Solitude, for whatever reason, seems to carry such a negative connotation. I suppose if this solitude is never-ending then it would indeed be negative. But there can also be solace in these moments alone, void of noise and visual interruptions. It is in this solace that I am able to reach deep into my vision and see more clearly what it is that I want to communicate in the first place. I tend to fumble over my words, but as soon as I can point a camera at something, I know immediately how to speak it visually.
My objective in the “Solace of Solitude” series is to show that there can be comfort in an otherwise desolate environment. I have found my comfort and I sure hope that the imagery in this series helps you to find yours as well.

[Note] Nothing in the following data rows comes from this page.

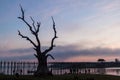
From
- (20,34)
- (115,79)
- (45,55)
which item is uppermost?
(20,34)

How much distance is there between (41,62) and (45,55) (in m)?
1.26

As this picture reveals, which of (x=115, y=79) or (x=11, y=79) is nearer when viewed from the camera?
(x=11, y=79)

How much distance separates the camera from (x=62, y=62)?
10981 cm

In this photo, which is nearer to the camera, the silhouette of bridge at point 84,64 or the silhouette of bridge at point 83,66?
the silhouette of bridge at point 83,66

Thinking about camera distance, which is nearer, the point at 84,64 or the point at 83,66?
the point at 83,66

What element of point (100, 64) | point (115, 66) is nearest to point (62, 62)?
point (100, 64)

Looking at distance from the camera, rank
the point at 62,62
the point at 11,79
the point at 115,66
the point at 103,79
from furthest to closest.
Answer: the point at 115,66, the point at 62,62, the point at 103,79, the point at 11,79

Thousand Splinters to Pull
What you are seeing in the “Thousand Splinters to Pull” series are wood pilings emerging from water, and it’s the long-exposure technique that blurs the movement of the water into a soft, ethereal haze. Many may think the name comes from the rough texture of the wood itself, and while this might be a great reason for the name, it is in fact not correct. The name is actually derived from what felt like a thousand splinters in my legs as they began to thaw out from the frigid water in which I was standing in order to capture this 6-image series.
The spring of 2015 in Colorado was what seemed like nothing but rain. Local reservoirs were flooding, creeks and rivers were running fast and overflowing their banks, and landscaping companies were backed up until late summer due to not being able to work. This, however, turned some ordinarily non-photogenic subjects into just the opposite. These pilings normally mark the parking lot boundary and sit about 50 yards from the lake’s shore, but the heavy rain put them 2-feet under water. So I waded into the frigid water knowing that I would be there for a bit; it takes roughly 15 minutes per image captured to set-up, compose, focus, calculate the long-exposure time, double-check the focus, put on the ND filters, and finally open up the shutter for the 4-minute-long exposure. However, I was not going to let some cold water stand between my vision and actually bringing it to fruition. I hope that my dedication to these images has provided you with something you will enjoy, knowing you were not the one standing there feeling splinters in order to capture. Cheers!